Sixty miles farther along, a brakeman booted the supposed tramp off into the outskirts of a sizable British Columbia community. He walked into the municipal center and found a lunch-wagon. He spent a solid hour eating orders of ham and eggs and never missed a stroke. The chain of sequences between the man who dodged the avalanche in Scalded Peak basin and the man, a much thinner and a much dirtier man with half a week’s beard on his face, who gulped down food in this owl wagon, now had a wide missing link in it.
Still, to make sure, he journeyed briskly on, paying his way this time, to the coast. In Vancouver he stayed two weeks and accumulated a wardrobe and had some dental work done. He had a different name and a different face, for he let his whiskers grow. At Vancouver, where he lodged in a cheap hotel, he posed as a timber cruiser on a vacation. He had cut timber as a young fellow and knew the jargon.
Feeling perfectly secure of his disguise and his new identity, he presently drifted over to his own side of the line, making a way down the Pacific across Washington and Oregon to California and thence by slow stages into Arizona. En route he earned money at various odd jobs—helping to harvest alfalfa, picking fruit, working in a vineyard, in a cannery. He enjoyed his vagabondage after spending so many uncongenial years in a dead hole of a North Dakota county-seat.
He enjoyed it all the more upon reading in a Los Angeles paper a dispatch from Helena wherein it was set forth that the insurance company after considerable backing and filling, eventually had flinched at the prospect of a lawsuit and had conceded his death and settled in full with his wife. He didn’t begrudge her the money. He, the deceased, was having a pretty good time of it himself. A bunch of wise guys, those insurance guys had been, to pay up. They’d saved themselves lawyers’ fees and court costs. Juries nearly always sided with a widow. It was a cinch any jury would have sided with his widow. His widow—he liked that. Gee, how he did like that! It meant he was absolutely safe.
So safe did he reckon himself to be that within four months he married the daughter of an Arizona rancher on whose place he had been working as a sheep-hand. Probably the girl liked his sophisticated ways, and his white even teeth, shining through his crisp black beard when he grinned. Probably she didn’t know some of the teeth were false teeth until after the marriage. Whether he liked her or not the fact remained that within sixty days he deserted this wife. He knew now that he wasn’t cut out to be a husband, at least not for long. He had the gipsy’s callus on his heel.

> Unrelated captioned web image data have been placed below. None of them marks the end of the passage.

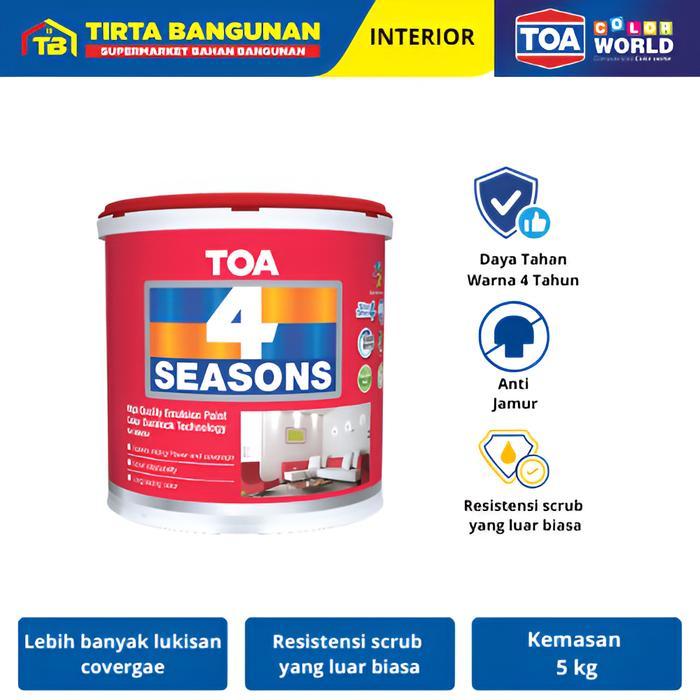 TOA 4 SEASONS PAINT CAT TEMBOK INTERIOR CAT TEMBOK DAYA TAHAN WARNA 4 TAHUN TAHAN JAMUR 5 KG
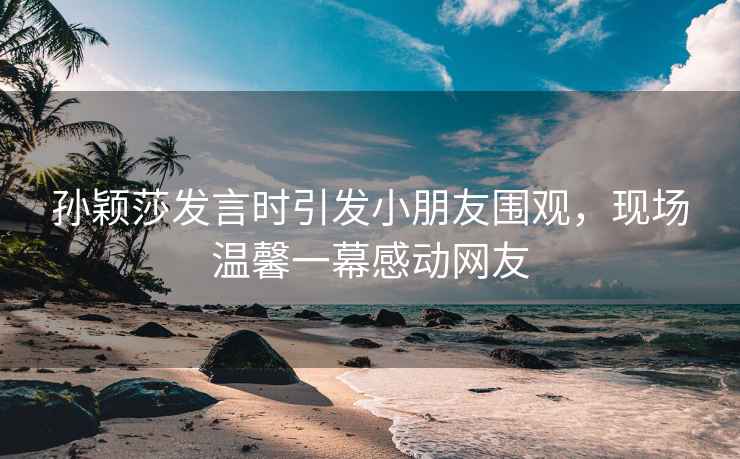孫穎莎發言時引發小朋友圍觀，現場溫馨一幕感動網友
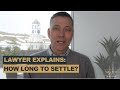 Lawyer Explains: How Long it Takes to Settle a Personal Injury Claim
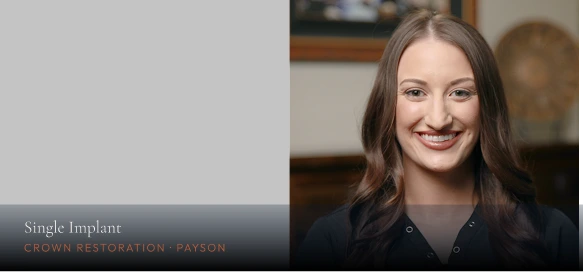 Woman smiling, labeled Single Implant, Crown Restoration, Payson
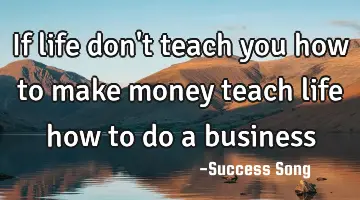 If life don't teach you how to make money teach life how to do a business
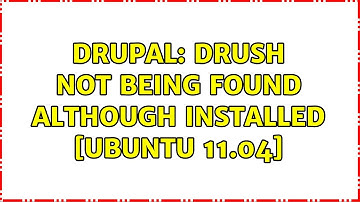 Drupal: Drush not being found although installed [ubuntu 11.04]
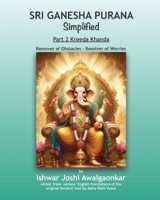 Sri Ganesha Purana - Simplified: Part 2 Kreeda Khanda (Hindu Dharma Simplified) B0DGQV55GV Book Cover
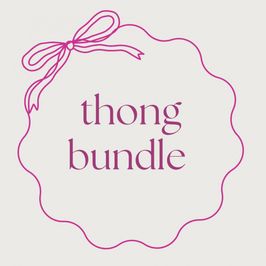 Thong bundle!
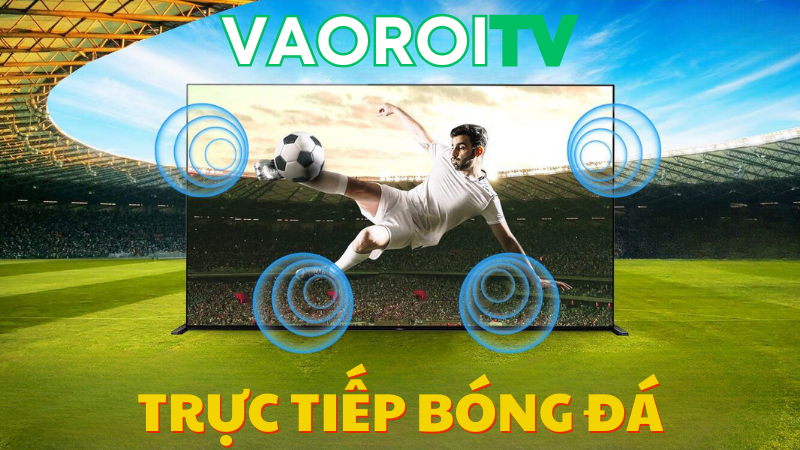 Vaoroi TV trực tiếp Serie A - Nơi hội tụ những chiến thuật đỉnh cao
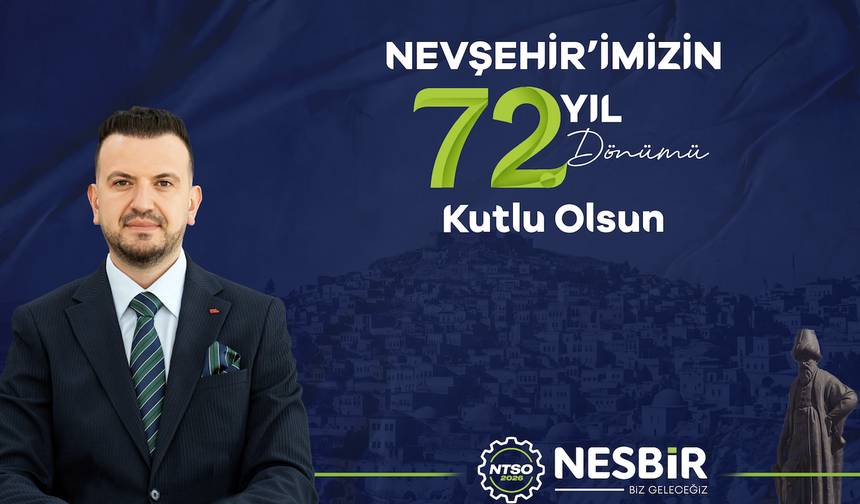 MUSTAFA ERTAŞ'TAN NEVŞEHİR'İN İL OLUŞUNUN 72. YIL DÖNÜMÜ MESAJI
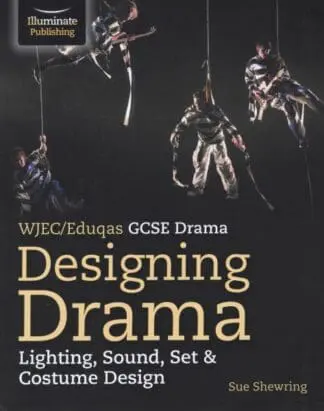 WJEC/EDUQAS Drama: Designing Drama – Lighting, Sound, Set & Costume Design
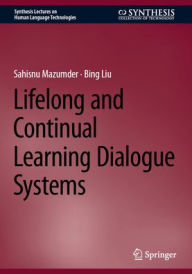 Title: Lifelong and Continual Learning Dialogue Systems, Author: Sahisnu Mazumder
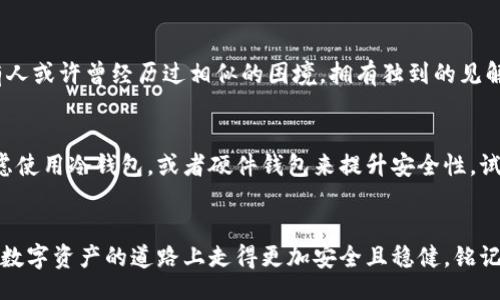  доставки  /
tpwallet密钥丢失了如何找回
tpwallet, 密钥, 找回/guanjianci

密钥的意义：数字时代的钥匙
在这个瞬息万变的数字时代，越来越多的人开始使用加密钱包管理自己的数字资产。就像家中的大门锁需要一把钥匙来解锁一样，您的tpwallet亦是如此，而那把数字钥匙正是您的私钥。失去它，仿佛一阵晨雾迷失了方向的老桥，无法通行。今天，我们就来探讨一下，如何尽可能地找回那些丢失的密钥。

私钥丢失的前奏：不慎删除与遗忘
大多数时候，私钥的丢失源于无意的操作。例如，在设定wallet时，您可能将私钥保存在某个不常用的笔记本中，而遗漏了这一重要信息。也许是在一次清理过程中，您不小心清除了存储密钥的应用程序。不知不觉中，那把重返数字财富的大门钥匙就这样消失了。

第一步：重温备份习惯
许多人在第一次创建钱包时接收到重要的私钥时，心中或许充满紧张与兴奋，然而在这股激情渐去之后，是否有认真考虑如何备份？备份的方式有很多种，您可以打印纸质备份，或是将其保存在安全的云存储服务中。尽管这听起来繁琐，但一旦丢失，您会恍若在暴风雨中漂泊的小船，急切希望找到庇护所。

第二步：尝试恢复法
如果您是在通过某个app或软件上创建的tpwallet，尝试找到恢复选项。大部分现代数字钱包提供一种基本的恢复机制，通过助记词或恢复短语来帮助用户重新建立连接。就像在树林中迷了路，但您恰好记得是哪一条小径通向家的那份安心。

第三步：技术支持与社区的力量
在许多情况下，受助于技术支持或社区也是一种优秀的解决方案。如果您无法通过自我恢复找回密钥，可以尝试向相关的技术支持团队咨询，或者在专业的论坛、社交媒体中寻求帮助。有人或许曾经历过相似的困境，拥有独到的见解。社群的智慧，就如同团结一致的台风过后的温暖阳光。

第四步：保护自己，重拾信心
亲历了密钥的丢失之后，您或许会对未来的数字资产管理感到不安。然而，痛苦的经历不仅是一次慌乱，更是自我反省的契机。在此之后，确保养成定期备份和保护私钥的新习惯。不妨考虑使用冷钱包，或者硬件钱包来提升安全性。试想，数字资产的世界就像一座金库，只有您牢牢掌握秘密，才能保全您的宝藏。

简评：从失落中成长，迈向稳健的未来
总之，密钥的丢失仿佛如同航行中的风暴，引发一阵阵紧张和畏惧。然而，从这一次的经历中学习与成长，才是最重要的。我们可以通过各式各样的方式去保护、恢复与学习，让自己在这条数字资产的道路上走得更加安全且稳健。铭记每一次小心谨慎，正如那些在电闪雷鸣间格外闪亮的星辰，总能为迷途者指引方向。生活总会给予我们提示，让我们不断成长，只要您下定决心，不放弃希望，未来一定会迎来光辉的明天。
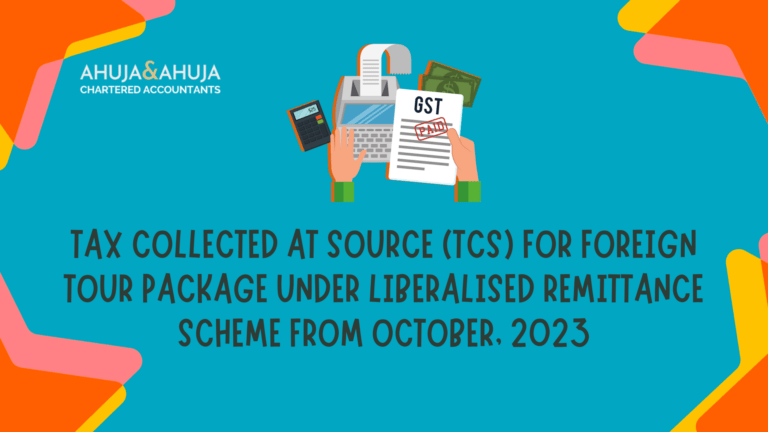 Tax Collected at Source (TCS) for Foreign Tour Package under Liberalised Remittance Scheme from October, 2023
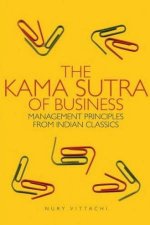 The Kama Sutra Of Business Management Principles From Indian Classics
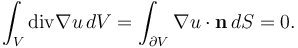 \int_V \operatorname{div} \nabla u\, dV = \int_{\partial V} \nabla u \cdot \mathbf{n}\, dS = 0.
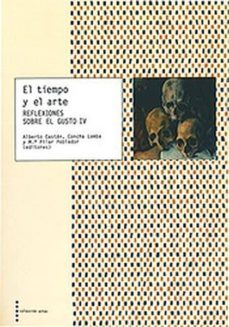 tiempo y el arte, el. reflexiones sobre el gusto iv-9788499115122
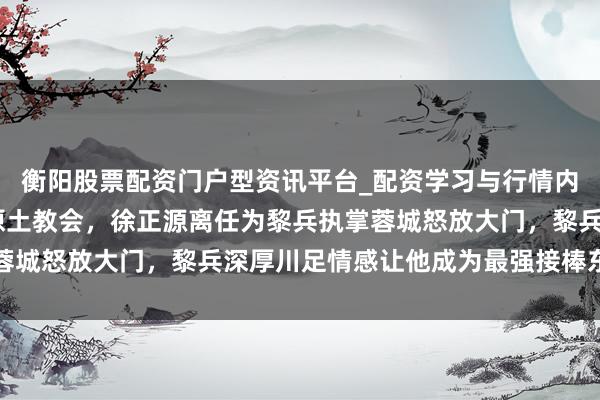 衡阳股票配资门户型资讯平台_配资学习与行情内容汇总 足协将强撑握原土教会，徐正源离任为黎兵执掌蓉城怒放大门，黎兵深厚川足情感让他成为最强接棒东谈主选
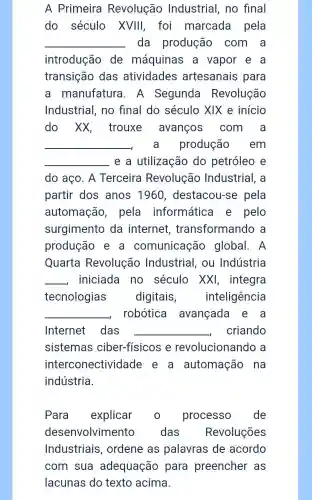 A Primeira Revolução Industrial no final
do século XVIII, foi marcada pela
__ da produção com a
introdução de máquinas a vapor e . a
transição das atividades artesanais para
a manufatura . A Segunda Revolução
Industrial no final do século XIX e início
do xx , trouxe avanços com a
__ a produção . em
__ e a utilização do petróleo e
do aço. A Terceira Revolução Industrial, a
partir dos anos 1960 , destacou-se pela
automação , pela informática e pelo
surgimento da internet , transformando a
produção e . a comunicação global. A
Quarta Revolução Industrial , ou Indústria
__ . iniciada no século XXI , integra
tecnologias digitais , inteligência
__ robótica avançada e a
Internet das __ criando
sistemas ciber-físicos e revolucionando a
interconectividade e a automação na
indústria.
Para explicar o processo de
desenvolvimento das Revoluções
Industriais ordene as palavras de acordo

So one night, feeling restless, he just up and went. Next morning his father-in-law’s adobe was a hundred miles of desert behind him.
Another night—this was months later, though—he was killing time with some associate loafers in a poolroom in El Paso. His name now was Harper; his Arizona name had been Hayes. Harper wore a mustache but no chin beard. The original owner of the face, away back yonder, had been smooth-shaven. It was a great convenience to be able to take on a new personality either by using a razor or by letting it be. Harper owned a brace of razors.
This night in the poolroom a heavy-set, sort of countrified guy, a guy who didn’t look at all as a detective should look, came in and flashed a badge and a warrant on him and called him Chaney—Herbert H. Chaney, that way, in full, to prove there was no mistake, and told him he was under arrest.
Chaney was never the one to start a jam; the stranger had shown the butt of an automatic when he was showing the badge. There was no trouble whatsoever. With an admirable docility he submitted to being pinched. His captor escorted him to a second-rate American-plan hotel and took him up to a room on the third floor. Here after Chaney had stripped to his undershirt and drawers, the other man handcuffed him by the left wrist to the iron side-rail of one of the twin beds that were in the room and Chaney lay down; then the officer took off his coat and vest and collar and took a chair and sat down to talk the thing over with him.
Almost the talk ran through a friendly groove; really across stretches of it you might call it downright friendly. The stranger was jubilant over his coup, having made the arrest so deftly with no mussiness or cutting up. It seemed that there had been a long stern chase leading up to this present culmination and he wanted a breathing space in which to get his wind back, so to speak, and congratulate himself.